*EXERCISE GOAL*
Scan the records that follow, and whenever a line has the word "prototype", copy it.

Saved entries:
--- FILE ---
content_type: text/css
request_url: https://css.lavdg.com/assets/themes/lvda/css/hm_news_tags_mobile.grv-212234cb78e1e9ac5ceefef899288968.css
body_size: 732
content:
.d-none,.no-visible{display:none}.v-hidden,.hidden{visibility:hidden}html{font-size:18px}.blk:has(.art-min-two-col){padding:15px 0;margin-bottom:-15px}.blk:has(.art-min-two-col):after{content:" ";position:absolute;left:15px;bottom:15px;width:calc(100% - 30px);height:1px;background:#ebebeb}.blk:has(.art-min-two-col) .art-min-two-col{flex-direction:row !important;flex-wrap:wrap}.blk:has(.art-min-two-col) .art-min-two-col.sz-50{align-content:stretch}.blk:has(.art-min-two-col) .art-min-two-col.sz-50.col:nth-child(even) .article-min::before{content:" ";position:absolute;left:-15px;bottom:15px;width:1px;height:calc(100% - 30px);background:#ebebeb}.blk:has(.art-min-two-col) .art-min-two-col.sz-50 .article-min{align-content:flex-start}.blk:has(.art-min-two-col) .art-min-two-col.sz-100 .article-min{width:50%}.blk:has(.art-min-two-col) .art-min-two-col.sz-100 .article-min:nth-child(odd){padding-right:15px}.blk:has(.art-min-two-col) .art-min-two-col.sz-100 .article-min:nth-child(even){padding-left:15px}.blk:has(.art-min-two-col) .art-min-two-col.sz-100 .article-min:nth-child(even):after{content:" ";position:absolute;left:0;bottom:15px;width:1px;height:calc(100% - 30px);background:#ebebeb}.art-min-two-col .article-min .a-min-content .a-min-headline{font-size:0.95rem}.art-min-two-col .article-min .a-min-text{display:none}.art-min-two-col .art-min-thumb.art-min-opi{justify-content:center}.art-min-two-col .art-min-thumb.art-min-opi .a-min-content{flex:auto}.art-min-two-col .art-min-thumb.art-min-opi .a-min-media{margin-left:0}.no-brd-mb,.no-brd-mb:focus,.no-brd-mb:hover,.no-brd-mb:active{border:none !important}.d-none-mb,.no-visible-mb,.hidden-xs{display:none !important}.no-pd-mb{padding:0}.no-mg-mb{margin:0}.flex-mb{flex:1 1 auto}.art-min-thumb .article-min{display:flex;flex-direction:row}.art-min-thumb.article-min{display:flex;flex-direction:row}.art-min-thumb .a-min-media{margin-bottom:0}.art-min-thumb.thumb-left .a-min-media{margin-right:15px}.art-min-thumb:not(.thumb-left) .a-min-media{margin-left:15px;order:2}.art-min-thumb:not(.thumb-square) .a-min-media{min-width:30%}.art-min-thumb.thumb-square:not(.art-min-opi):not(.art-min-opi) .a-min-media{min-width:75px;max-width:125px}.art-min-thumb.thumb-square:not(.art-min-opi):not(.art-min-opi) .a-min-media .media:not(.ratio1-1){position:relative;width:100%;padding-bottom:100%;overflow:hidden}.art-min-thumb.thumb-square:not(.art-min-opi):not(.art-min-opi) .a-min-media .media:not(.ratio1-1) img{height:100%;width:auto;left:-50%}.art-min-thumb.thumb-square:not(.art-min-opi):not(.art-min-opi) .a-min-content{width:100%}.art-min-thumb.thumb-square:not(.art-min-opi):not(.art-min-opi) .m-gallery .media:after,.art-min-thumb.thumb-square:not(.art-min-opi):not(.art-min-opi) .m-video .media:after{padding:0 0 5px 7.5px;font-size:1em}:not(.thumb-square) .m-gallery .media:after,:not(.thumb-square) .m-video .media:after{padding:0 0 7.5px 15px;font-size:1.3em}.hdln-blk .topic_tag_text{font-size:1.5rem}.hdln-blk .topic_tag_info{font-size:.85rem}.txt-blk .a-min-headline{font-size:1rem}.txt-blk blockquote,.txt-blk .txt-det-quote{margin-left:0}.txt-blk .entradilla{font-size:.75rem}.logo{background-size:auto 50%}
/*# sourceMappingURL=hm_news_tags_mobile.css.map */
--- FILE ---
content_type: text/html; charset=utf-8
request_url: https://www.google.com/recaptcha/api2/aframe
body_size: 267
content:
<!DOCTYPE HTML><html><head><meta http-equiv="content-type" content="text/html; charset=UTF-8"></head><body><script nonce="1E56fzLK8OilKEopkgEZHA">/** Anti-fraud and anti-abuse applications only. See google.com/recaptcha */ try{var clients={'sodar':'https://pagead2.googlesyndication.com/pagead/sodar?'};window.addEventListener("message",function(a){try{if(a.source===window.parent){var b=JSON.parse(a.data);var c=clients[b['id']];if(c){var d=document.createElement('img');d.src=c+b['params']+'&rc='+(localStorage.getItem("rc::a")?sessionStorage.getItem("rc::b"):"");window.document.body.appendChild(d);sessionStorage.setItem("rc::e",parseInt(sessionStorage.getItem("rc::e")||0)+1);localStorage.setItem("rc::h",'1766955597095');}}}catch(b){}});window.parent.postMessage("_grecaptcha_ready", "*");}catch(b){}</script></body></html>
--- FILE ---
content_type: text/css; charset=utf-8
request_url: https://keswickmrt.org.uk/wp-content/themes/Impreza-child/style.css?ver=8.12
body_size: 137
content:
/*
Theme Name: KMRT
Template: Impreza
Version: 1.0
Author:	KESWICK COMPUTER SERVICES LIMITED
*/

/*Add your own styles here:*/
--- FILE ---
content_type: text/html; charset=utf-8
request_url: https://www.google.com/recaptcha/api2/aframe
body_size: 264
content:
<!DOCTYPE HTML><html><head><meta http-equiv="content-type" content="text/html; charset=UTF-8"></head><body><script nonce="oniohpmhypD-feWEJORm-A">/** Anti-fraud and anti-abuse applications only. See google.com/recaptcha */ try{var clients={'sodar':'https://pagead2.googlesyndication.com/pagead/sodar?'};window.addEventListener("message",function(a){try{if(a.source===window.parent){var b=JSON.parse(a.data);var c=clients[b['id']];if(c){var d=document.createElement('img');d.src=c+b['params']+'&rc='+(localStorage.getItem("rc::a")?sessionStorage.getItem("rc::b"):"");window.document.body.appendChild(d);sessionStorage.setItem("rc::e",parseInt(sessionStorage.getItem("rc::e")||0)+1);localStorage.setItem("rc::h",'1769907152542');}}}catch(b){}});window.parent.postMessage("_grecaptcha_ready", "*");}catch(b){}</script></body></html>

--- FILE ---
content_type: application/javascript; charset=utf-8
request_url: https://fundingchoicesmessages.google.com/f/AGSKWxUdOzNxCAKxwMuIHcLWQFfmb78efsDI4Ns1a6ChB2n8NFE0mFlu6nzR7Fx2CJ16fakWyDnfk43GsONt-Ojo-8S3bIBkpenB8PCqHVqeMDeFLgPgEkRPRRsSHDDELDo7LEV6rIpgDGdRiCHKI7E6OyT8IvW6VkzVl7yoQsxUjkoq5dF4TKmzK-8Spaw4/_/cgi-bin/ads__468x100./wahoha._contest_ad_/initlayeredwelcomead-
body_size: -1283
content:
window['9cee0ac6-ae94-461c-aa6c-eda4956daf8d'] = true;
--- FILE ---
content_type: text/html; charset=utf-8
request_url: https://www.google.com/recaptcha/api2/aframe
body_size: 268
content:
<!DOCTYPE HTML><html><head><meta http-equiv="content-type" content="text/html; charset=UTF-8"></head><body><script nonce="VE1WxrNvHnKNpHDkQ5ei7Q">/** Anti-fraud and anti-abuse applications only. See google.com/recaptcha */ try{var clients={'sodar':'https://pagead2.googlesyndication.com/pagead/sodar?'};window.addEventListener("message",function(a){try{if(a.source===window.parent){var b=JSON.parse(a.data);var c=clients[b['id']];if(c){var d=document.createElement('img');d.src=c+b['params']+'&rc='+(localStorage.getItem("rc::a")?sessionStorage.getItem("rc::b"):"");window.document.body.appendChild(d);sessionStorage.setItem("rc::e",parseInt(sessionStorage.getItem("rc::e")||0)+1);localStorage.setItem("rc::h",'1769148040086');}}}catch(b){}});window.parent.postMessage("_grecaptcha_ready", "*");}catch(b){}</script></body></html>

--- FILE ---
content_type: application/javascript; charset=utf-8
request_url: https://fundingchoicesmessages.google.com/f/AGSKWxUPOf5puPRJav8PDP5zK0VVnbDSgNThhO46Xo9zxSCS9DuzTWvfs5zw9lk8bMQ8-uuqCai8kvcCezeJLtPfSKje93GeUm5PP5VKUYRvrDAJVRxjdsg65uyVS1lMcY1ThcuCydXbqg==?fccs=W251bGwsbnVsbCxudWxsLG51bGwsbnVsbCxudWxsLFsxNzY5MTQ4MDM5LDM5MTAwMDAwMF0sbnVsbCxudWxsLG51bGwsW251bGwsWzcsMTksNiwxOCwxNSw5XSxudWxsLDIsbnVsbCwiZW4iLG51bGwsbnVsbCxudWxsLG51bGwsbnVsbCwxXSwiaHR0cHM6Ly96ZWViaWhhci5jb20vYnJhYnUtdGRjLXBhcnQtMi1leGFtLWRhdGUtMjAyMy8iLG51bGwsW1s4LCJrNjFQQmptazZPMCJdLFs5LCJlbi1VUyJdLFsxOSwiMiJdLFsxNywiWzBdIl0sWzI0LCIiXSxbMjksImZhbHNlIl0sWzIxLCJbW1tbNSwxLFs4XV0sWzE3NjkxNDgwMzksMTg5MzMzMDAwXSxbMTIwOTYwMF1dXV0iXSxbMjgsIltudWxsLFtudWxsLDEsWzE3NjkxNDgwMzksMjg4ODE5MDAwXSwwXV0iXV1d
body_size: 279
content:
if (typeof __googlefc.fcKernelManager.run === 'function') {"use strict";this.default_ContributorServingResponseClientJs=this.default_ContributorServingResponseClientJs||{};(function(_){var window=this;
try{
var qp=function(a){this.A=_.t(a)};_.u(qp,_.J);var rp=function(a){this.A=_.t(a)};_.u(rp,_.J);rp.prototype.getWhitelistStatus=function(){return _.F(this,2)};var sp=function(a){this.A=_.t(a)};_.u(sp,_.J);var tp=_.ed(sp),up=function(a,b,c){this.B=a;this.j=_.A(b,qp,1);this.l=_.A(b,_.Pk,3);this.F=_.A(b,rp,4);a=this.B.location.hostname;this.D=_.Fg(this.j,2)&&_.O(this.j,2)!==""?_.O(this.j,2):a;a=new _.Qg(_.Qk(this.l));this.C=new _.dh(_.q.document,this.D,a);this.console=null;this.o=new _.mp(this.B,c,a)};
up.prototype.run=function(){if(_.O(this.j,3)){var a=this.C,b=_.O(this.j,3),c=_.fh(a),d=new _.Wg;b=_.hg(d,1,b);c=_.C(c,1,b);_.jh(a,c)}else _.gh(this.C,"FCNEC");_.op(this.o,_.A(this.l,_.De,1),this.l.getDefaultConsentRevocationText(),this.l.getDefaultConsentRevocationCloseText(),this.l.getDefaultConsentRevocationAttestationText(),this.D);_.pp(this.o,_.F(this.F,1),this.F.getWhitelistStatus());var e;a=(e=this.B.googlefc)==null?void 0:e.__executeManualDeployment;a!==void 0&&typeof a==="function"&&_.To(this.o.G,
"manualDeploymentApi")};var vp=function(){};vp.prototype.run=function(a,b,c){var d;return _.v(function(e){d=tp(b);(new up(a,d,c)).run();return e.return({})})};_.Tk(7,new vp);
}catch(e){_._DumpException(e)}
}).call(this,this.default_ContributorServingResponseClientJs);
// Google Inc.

*RESULT OF THE TASK*
var qp=function(a){this.A=_.t(a)};_.u(qp,_.J);var rp=function(a){this.A=_.t(a)};_.u(rp,_.J);rp.prototype.getWhitelistStatus=function(){return _.F(this,2)};var sp=function(a){this.A=_.t(a)};_.u(sp,_.J);var tp=_.ed(sp),up=function(a,b,c){this.B=a;this.j=_.A(b,qp,1);this.l=_.A(b,_.Pk,3);this.F=_.A(b,rp,4);a=this.B.location.hostname;this.D=_.Fg(this.j,2)&&_.O(this.j,2)!==""?_.O(this.j,2):a;a=new _.Qg(_.Qk(this.l));this.C=new _.dh(_.q.document,this.D,a);this.console=null;this.o=new _.mp(this.B,c,a)};
up.prototype.run=function(){if(_.O(this.j,3)){var a=this.C,b=_.O(this.j,3),c=_.fh(a),d=new _.Wg;b=_.hg(d,1,b);c=_.C(c,1,b);_.jh(a,c)}else _.gh(this.C,"FCNEC");_.op(this.o,_.A(this.l,_.De,1),this.l.getDefaultConsentRevocationText(),this.l.getDefaultConsentRevocationCloseText(),this.l.getDefaultConsentRevocationAttestationText(),this.D);_.pp(this.o,_.F(this.F,1),this.F.getWhitelistStatus());var e;a=(e=this.B.googlefc)==null?void 0:e.__executeManualDeployment;a!==void 0&&typeof a==="function"&&_.To(this.o.G,
"manualDeploymentApi")};var vp=function(){};vp.prototype.run=function(a,b,c){var d;return _.v(function(e){d=tp(b);(new up(a,d,c)).run();return e.return({})})};_.Tk(7,new vp);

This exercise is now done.